Clarksons Project Finance (CPF) has been revealed as the major backer of the first new western offshore support vessel (OSV) order since the downturn.

The deal by unknown Norwegian newcomer Hercules Supply for up to three 4,700-dwt multipurpose platform supply vessels (MPSVs) in China was reported on Wednesday.

Hercules is a new operation set up by CPF and Clarksons Project Finance Shipping (CPFS), part of UK shipbroker Clarksons, according to CPF managing partner Christian Svensson.

Clarksons' Maritime Yield Company (MYC) has 23% of Hercules, and other investors 77%.

MYC was established in 2021 by employees of CPFS and associated companies to invest equity in vessels.

The company acts as disponent owner for seven ships within the offshore, tanker and expedition cruise segment.

Hercules is “a traditional shipping project where there are around 20 to 25 shareholders,” Svensson told TradeWinds.

Clarksons Business Management is the corporate manager and Scotland’s Fletcher Offshore Services has technical and commercial management, as well as a 20% stake in Hercules, making it the second largest investor after Clarksons itself.

The rest is split primarily between wealthy Norwegian family offices and private individuals, TradeWinds is told.

Fletcher Group is a North Sea owner and manager with 14 PSVs in its fleet.

Bargain price

The new MPSV ordered by Hercules Offshore. Photo: Breeze Ship Design

Hercules has bagged itself a bargain price for the first firm ship, with two options attached.

The contract price at Fujian Mawei Shipbuilding is $34.4m, with the delivered cost in 2025 estimated at around $37.5m, including project supervision.

Of this, $21.65m has been raised in equity, with Hercules set to seek another $20m in debt financing.

CPF and CPFS chairman Bjorn Wicklund has acquired a 2% stake in the project for $433,000.

Before the share issue, $13.7m was pre-subscribed by Fletcher boss Keith Fletcher, MYC and other investors.

The MPSV is based on the yard's WSD 1000 design.

The vessel was supposed to be the last in a series of six sisters to be built at Fujian.

Never delivered to Seatankers

Three were bought by John Fredriksen's Seatankers company, which only ever took delivery of two due to the pandemic.

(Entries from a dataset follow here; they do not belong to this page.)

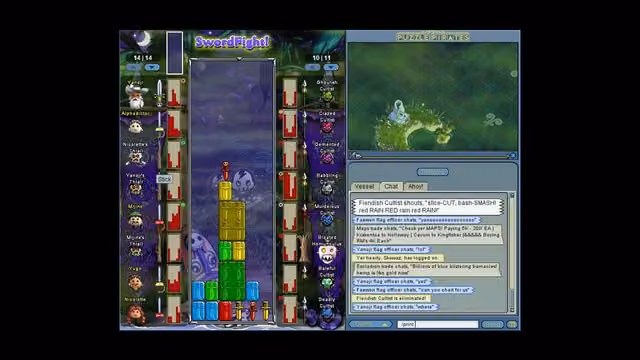 Puzzle Pirates: Dark Seas 2
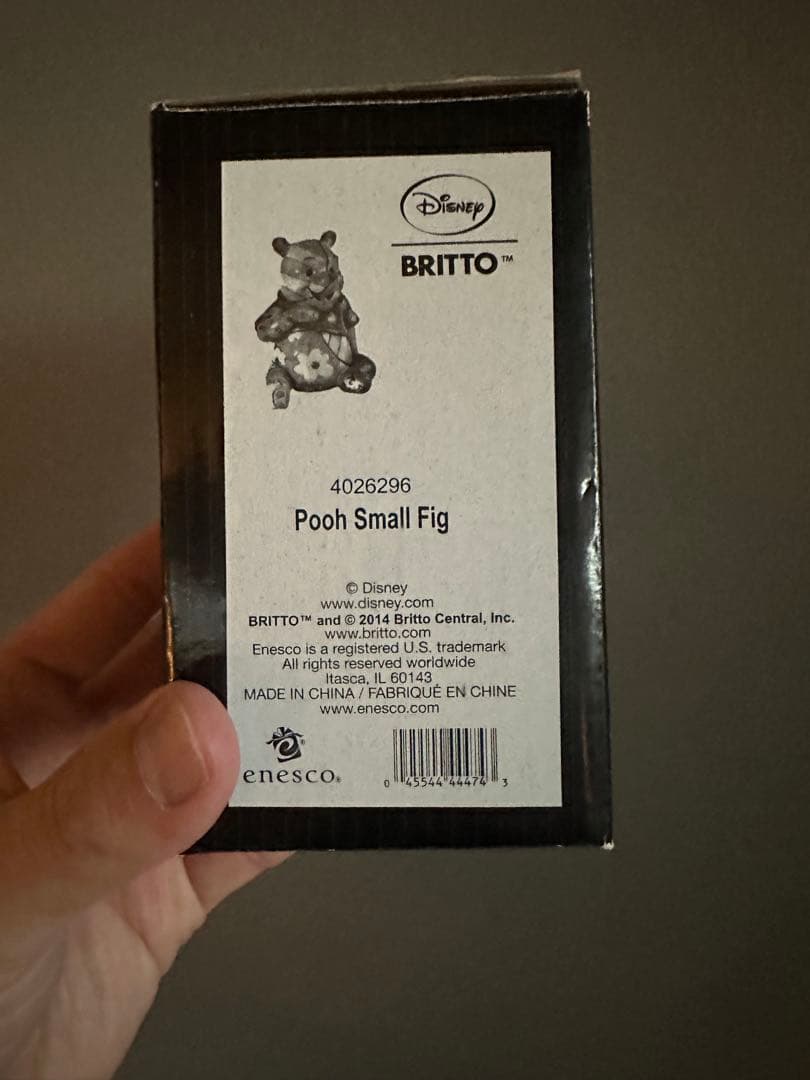 最終値下げ！ディズニー　BRITTO プーさん　ティガー　　Disney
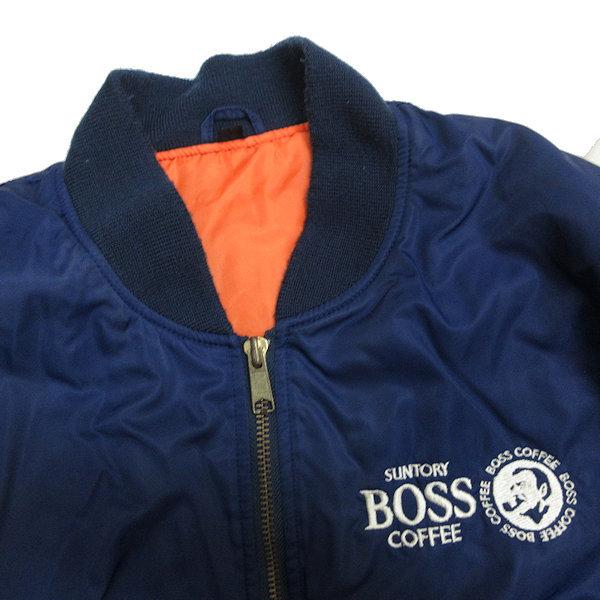 □レトロ 古着□サントリー ボスジャン/BOSS MA-1フライト □レトロ 古着□サントリー ボスジャン/BOSS MA-1フライト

The hull of the third was never built, but all the main equipment like generators, thrusters and the electrical switchboard has been kept in airconditioned storage until now.

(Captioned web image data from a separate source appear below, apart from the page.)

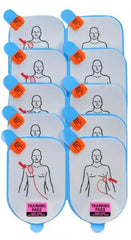 Worldpoint ECC DEFIBTECH ADULT PAD DDP-105TR 5/PK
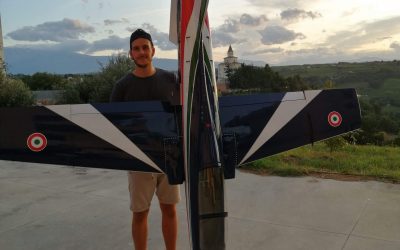 Oreste Cavuto vola in alto: «Con la Top Volley già nel clima giusto, voglio toccare il cielo come le Frecce Tricolori»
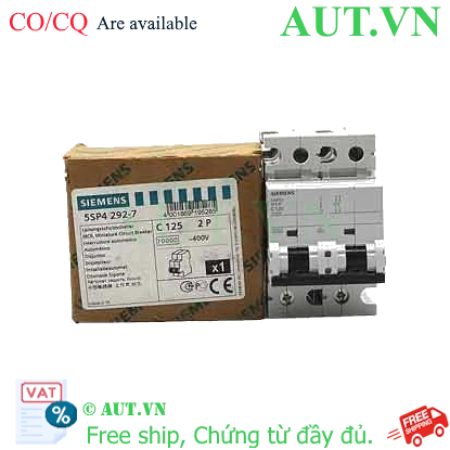 Ảnh của Aptomat cài 10kA SIEMENS 5SP4292-7 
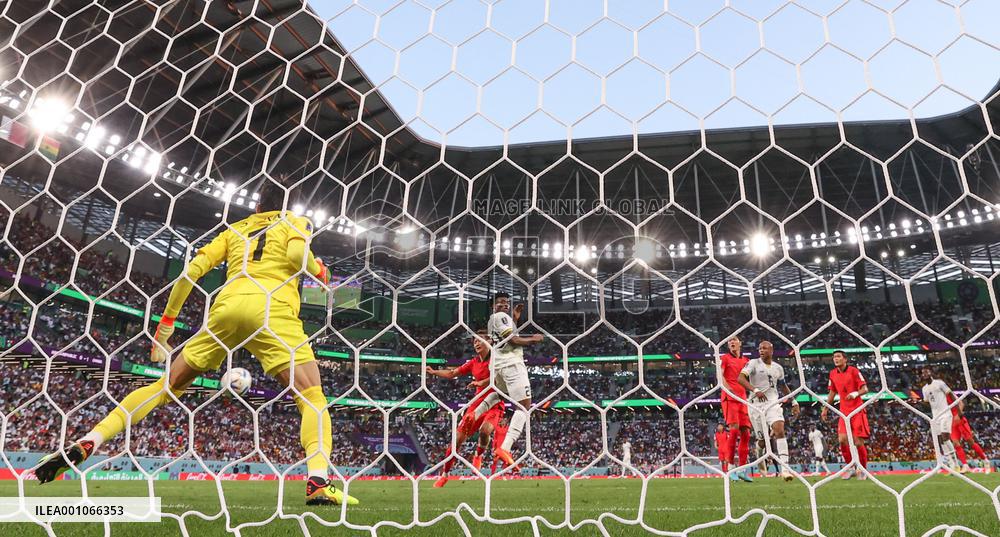 (SP)QATAR-AL RAYYAN-2022 WORLD CUP-GROUP H-KOR VS GHA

“As the hull was never erected, this new design has been modified to better meet operational requirements from charterers,” CPF said in a presentation to investors.

The ship “will most probably be the first advanced supply vessel contracted since the offshore market’s downturn,” it added.

Clarksons’ Maritime Yield Company fleet

Two hybrid emergency rescue and response vessels (ERRVs): bareboat charter to Esvagt

Two UT 717 CDX supply vessels

One 27,000-dwt product tanker: eight-year bareboat charter to Navalmed

One UT 755 LN PSV: five-year bareboat charter to Fletcher Offshore

One expedition cruise ship: five-year bareboat charter

Source: Clarksons

Existing shipowners are busy restructuring their huge debt levels and a similar MPSV newbuilding in Norway today would cost between $60m and $65m, the company explained.

“If the same Norwegian-designed vessel was to be built in China today, the delivered price would probably lie around $45m to $50m,” it added.

“For all practical purposes no newbuilding vessels have been contracted … post-2014,” CPF said.

The Z 4423 MPSV design is 88 metres long and fitted with battery hybrid propulsion, a moonpool and accommodation for 60 people.

“With a focus on functionality and efficiency, this design provides flexibility to perform tasks within different offshore segments, such as conventional platform supply service, light construction work, geo-seismic and offshore wind,” Norwegian designer Breeze Ship Design said.

“Since we have redesigned the original design, we need to make a complete set of new drawings. This is why the vessel has a new design name,” Svensson told TradeWinds.

One offshore shipping source said the order is an interesting development, “specifically proving that there is capital available in the OSV space for newbuilds as well as secondhand transactions.”

The source added: “When considering the ageing fleet, limited orderbook and rising worldwide demand, one unit delivered in Q4 2025 is expected to have a limited impact on the North Sea fleet balance.”